Collected data:
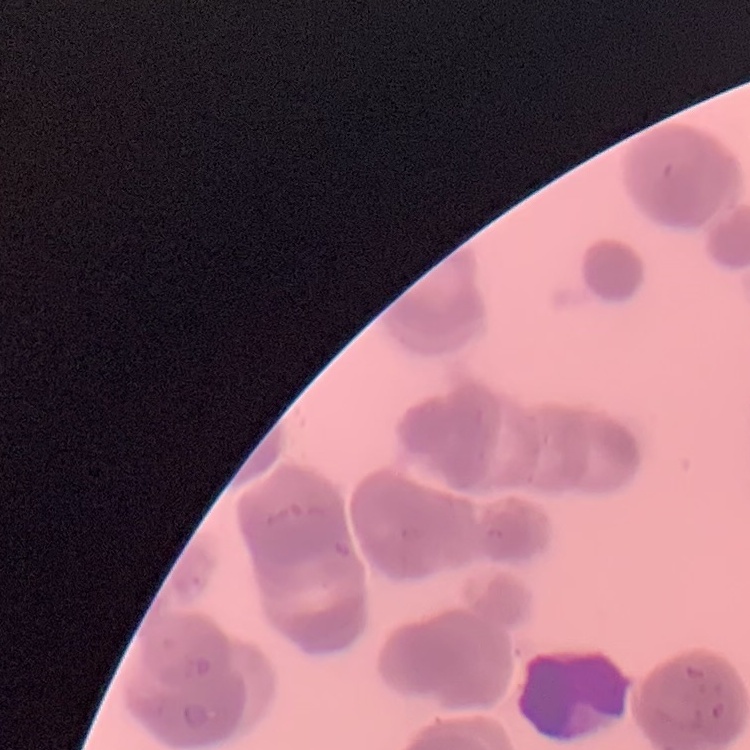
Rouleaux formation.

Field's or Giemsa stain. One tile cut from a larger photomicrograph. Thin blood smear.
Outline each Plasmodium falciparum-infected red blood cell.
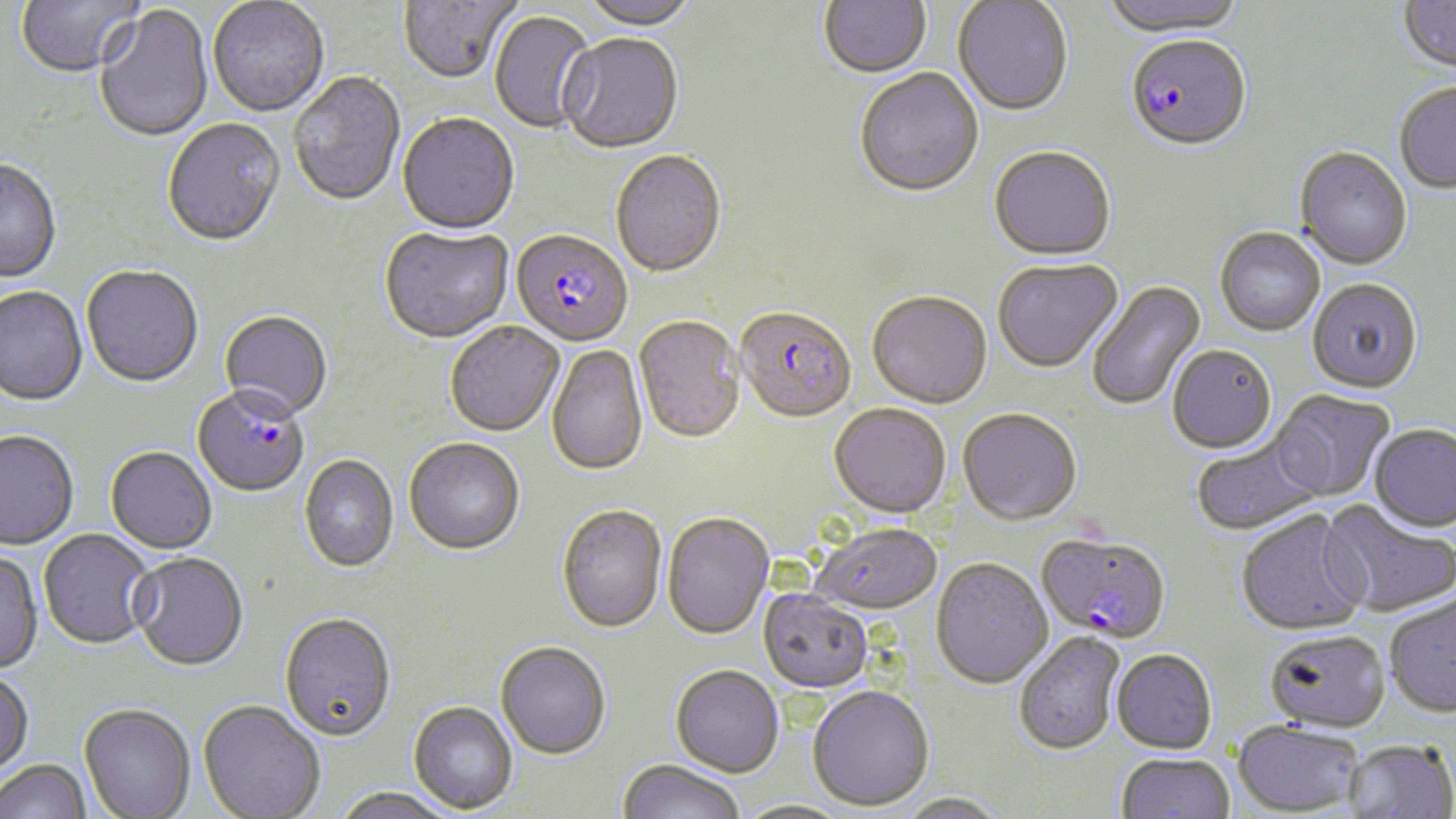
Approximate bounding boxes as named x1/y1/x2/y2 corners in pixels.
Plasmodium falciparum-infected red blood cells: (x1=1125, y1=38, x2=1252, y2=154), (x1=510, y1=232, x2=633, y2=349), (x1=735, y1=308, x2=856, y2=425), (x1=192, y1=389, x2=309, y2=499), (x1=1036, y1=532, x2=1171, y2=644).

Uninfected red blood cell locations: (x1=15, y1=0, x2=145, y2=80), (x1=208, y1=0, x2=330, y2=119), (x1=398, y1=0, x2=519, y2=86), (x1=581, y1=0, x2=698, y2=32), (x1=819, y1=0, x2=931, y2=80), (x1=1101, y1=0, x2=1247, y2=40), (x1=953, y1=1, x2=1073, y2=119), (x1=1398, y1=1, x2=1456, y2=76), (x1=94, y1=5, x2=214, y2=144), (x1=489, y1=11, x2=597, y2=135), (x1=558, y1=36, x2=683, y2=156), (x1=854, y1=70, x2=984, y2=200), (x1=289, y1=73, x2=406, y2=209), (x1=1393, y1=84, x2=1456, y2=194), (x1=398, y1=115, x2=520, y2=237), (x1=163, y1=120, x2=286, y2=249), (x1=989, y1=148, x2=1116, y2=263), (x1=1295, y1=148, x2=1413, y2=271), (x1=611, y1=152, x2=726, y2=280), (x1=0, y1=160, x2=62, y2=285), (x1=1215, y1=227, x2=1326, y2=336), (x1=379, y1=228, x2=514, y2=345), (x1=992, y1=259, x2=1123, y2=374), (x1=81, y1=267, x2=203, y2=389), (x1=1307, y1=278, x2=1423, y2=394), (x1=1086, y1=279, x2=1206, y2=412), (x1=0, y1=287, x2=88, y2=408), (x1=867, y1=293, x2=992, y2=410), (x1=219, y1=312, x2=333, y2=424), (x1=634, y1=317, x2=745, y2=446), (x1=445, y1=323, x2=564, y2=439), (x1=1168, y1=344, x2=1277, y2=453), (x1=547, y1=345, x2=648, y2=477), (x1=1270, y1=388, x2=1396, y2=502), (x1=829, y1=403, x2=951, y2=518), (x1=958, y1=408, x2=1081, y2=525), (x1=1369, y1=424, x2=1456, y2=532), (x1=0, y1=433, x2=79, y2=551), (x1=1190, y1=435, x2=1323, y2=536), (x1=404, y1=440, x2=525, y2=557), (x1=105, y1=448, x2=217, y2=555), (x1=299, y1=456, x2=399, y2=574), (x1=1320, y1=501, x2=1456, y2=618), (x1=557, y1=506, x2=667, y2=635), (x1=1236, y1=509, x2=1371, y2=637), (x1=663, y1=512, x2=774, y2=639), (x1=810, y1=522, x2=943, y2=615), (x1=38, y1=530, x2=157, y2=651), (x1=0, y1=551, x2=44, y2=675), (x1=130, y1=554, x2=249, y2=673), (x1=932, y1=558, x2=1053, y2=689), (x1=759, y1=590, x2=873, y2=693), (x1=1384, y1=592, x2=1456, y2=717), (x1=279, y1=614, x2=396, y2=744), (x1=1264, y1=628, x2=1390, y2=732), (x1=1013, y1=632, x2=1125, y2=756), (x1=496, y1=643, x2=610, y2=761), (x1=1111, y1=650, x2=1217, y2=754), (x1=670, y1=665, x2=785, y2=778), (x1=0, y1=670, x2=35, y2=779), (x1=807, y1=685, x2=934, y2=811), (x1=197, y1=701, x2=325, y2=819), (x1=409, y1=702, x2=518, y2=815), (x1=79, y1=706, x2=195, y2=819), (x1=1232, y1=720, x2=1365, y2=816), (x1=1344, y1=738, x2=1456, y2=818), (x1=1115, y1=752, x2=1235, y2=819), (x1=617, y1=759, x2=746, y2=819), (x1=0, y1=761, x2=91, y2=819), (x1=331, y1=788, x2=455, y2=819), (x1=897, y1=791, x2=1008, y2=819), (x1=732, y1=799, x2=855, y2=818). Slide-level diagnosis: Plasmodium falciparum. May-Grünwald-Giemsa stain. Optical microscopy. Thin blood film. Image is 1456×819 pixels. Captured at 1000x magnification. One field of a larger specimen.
--
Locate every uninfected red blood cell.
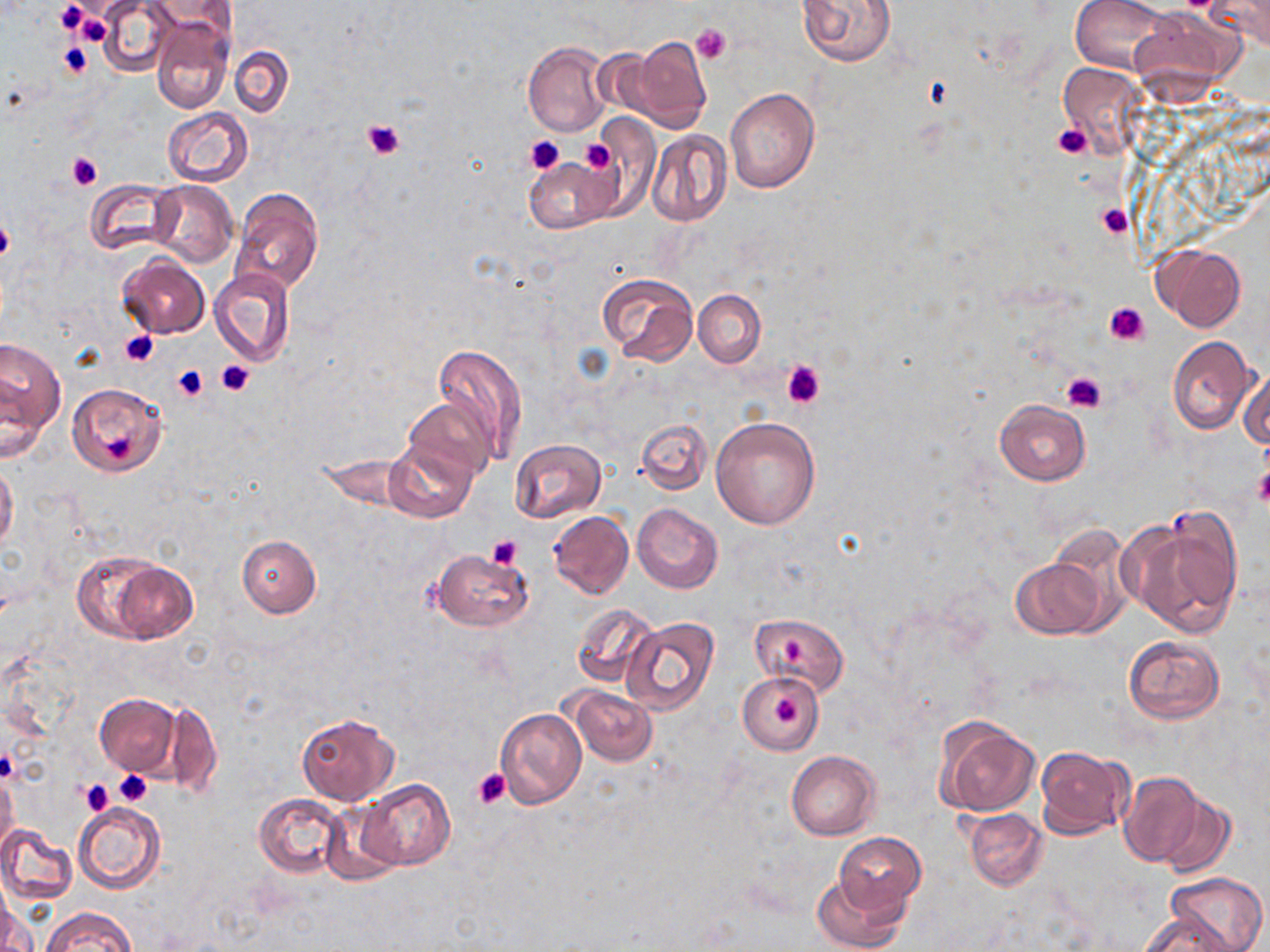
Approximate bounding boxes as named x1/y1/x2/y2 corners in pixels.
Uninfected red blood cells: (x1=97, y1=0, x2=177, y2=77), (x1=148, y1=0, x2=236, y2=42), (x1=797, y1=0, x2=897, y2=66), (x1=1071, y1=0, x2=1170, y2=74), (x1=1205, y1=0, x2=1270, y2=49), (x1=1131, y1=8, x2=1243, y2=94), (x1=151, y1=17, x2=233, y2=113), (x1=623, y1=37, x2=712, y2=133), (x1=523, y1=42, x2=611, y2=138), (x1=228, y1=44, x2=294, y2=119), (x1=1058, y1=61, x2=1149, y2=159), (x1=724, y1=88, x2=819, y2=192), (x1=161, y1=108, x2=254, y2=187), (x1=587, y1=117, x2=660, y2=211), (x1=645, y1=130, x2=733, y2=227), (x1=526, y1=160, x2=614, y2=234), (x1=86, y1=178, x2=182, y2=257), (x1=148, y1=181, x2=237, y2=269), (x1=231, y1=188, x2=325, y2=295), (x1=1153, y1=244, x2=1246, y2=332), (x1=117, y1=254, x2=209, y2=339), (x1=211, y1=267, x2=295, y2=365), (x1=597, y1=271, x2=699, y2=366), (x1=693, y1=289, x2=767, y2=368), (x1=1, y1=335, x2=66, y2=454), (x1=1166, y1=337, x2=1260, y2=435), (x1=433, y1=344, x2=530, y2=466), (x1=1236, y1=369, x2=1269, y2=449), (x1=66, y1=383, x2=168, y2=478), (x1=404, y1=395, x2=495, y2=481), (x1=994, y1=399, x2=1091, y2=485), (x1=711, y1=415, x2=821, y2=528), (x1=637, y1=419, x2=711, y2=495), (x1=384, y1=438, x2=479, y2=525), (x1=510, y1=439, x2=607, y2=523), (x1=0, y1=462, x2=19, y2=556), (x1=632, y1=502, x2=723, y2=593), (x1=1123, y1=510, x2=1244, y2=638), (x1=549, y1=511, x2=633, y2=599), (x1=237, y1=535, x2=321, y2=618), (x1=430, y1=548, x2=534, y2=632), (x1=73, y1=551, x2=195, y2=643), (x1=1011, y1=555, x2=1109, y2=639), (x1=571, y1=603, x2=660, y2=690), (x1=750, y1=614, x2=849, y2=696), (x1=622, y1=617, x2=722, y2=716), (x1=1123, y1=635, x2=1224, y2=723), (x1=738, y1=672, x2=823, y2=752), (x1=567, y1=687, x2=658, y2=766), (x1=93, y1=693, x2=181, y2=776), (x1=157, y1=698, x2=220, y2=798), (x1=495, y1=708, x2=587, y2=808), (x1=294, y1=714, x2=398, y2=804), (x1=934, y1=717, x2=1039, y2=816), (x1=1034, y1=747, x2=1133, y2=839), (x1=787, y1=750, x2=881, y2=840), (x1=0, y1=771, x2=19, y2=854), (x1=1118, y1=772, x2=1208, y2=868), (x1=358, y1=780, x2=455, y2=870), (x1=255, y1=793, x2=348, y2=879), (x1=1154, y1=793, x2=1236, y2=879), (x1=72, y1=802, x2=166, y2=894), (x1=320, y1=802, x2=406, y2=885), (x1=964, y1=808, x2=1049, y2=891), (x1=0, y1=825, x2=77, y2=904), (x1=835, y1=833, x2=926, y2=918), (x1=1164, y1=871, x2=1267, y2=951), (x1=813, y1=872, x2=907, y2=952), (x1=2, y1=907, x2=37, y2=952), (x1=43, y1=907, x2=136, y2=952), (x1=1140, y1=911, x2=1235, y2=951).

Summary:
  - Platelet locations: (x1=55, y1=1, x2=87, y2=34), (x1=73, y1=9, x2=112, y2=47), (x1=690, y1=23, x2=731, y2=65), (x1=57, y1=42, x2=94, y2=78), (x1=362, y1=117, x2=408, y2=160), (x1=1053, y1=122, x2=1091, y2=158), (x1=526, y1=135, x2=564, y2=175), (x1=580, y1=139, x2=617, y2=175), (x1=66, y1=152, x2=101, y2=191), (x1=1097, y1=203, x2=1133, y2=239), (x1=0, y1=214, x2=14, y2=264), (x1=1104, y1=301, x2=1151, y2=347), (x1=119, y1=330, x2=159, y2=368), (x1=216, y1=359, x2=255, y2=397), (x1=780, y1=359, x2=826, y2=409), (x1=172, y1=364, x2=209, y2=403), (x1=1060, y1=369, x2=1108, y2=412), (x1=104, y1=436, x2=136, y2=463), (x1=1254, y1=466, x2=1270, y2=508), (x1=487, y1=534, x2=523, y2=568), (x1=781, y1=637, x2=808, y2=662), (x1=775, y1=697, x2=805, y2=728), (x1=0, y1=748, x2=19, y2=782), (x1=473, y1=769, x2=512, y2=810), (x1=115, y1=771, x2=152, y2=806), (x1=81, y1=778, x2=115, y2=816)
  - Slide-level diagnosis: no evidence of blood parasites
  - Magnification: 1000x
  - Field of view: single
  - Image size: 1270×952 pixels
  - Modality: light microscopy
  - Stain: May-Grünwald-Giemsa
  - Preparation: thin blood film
---
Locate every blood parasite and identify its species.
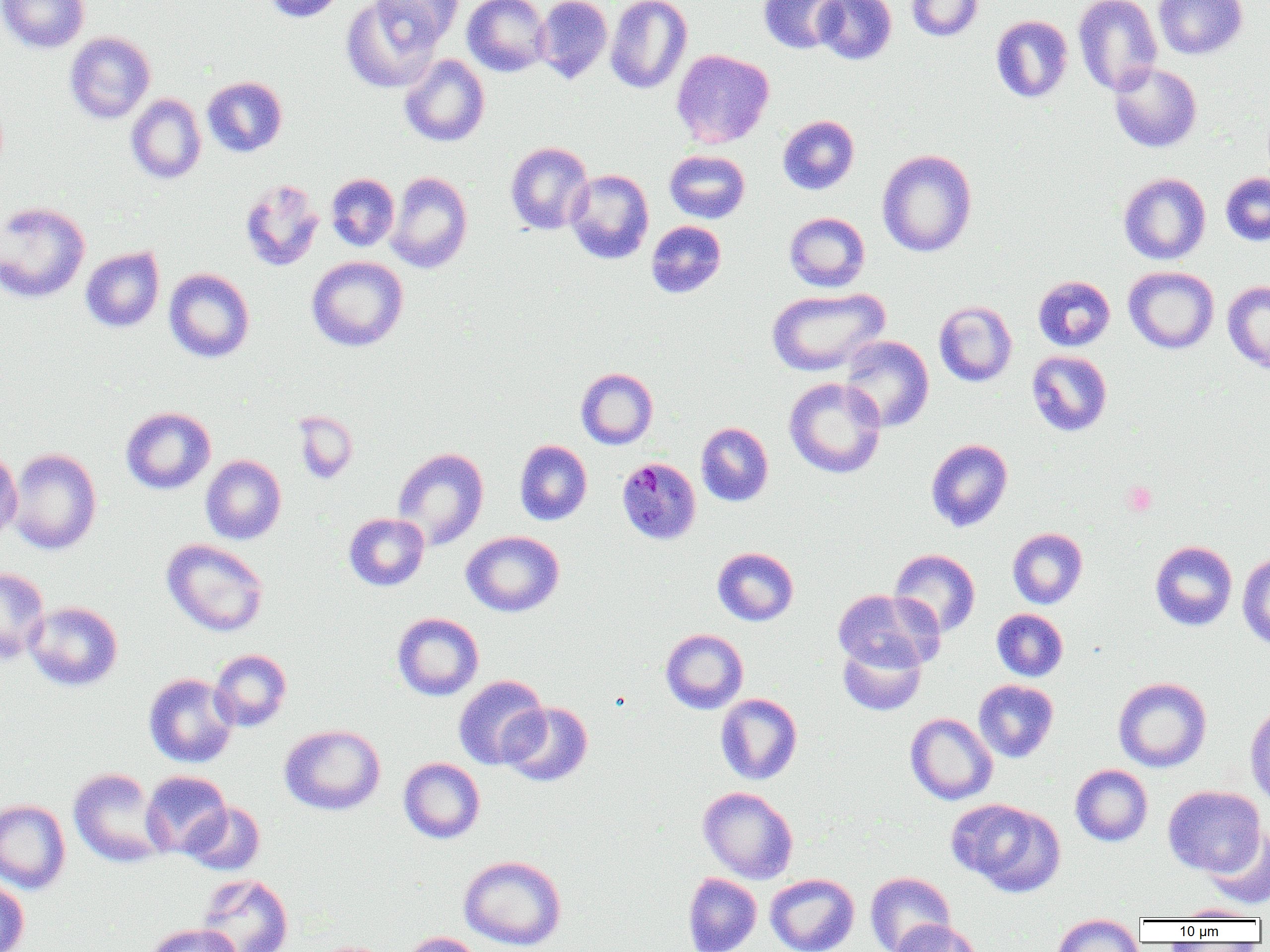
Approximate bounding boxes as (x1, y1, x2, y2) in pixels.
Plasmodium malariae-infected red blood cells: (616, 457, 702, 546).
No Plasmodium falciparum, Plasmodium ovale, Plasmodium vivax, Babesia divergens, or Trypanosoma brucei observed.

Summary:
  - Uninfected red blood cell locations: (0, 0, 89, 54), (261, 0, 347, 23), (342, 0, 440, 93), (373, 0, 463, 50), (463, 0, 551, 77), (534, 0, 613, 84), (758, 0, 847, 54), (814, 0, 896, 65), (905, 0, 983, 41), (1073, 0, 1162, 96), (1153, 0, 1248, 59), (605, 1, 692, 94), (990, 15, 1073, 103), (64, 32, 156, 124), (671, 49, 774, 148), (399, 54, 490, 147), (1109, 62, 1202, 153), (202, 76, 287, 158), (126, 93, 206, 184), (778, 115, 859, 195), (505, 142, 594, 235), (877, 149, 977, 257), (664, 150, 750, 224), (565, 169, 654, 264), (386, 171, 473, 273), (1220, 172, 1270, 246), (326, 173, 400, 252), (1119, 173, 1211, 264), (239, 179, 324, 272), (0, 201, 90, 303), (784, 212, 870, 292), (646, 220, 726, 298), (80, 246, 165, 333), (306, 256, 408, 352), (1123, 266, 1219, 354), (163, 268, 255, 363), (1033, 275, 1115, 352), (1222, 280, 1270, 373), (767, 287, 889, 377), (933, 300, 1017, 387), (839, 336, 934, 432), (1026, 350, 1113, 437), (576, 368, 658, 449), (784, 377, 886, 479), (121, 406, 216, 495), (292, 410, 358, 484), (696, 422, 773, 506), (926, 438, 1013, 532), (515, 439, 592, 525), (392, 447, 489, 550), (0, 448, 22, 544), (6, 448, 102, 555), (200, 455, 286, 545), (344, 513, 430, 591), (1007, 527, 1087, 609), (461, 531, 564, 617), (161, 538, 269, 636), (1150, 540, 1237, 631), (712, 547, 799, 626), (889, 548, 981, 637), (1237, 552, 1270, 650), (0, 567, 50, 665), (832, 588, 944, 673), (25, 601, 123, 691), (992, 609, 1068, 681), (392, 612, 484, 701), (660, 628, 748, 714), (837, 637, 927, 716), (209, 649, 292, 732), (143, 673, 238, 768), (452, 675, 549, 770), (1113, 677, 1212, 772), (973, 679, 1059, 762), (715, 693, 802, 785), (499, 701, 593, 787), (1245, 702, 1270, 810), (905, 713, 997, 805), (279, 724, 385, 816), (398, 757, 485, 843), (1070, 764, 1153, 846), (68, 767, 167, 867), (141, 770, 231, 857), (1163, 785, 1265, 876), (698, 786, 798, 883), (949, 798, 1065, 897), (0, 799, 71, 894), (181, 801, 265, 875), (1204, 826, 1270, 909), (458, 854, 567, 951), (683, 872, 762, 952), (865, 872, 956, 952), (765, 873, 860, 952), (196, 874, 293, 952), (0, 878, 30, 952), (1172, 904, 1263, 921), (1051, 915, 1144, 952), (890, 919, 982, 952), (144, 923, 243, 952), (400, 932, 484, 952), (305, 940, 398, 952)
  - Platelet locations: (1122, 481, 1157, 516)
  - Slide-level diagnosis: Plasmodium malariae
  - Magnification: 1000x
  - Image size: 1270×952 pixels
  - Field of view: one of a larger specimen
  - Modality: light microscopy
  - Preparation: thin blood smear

Exercise goal: Taking every line of the records above into account, tally those that contain "smear" and give only the total.

Solution for this exercise: 2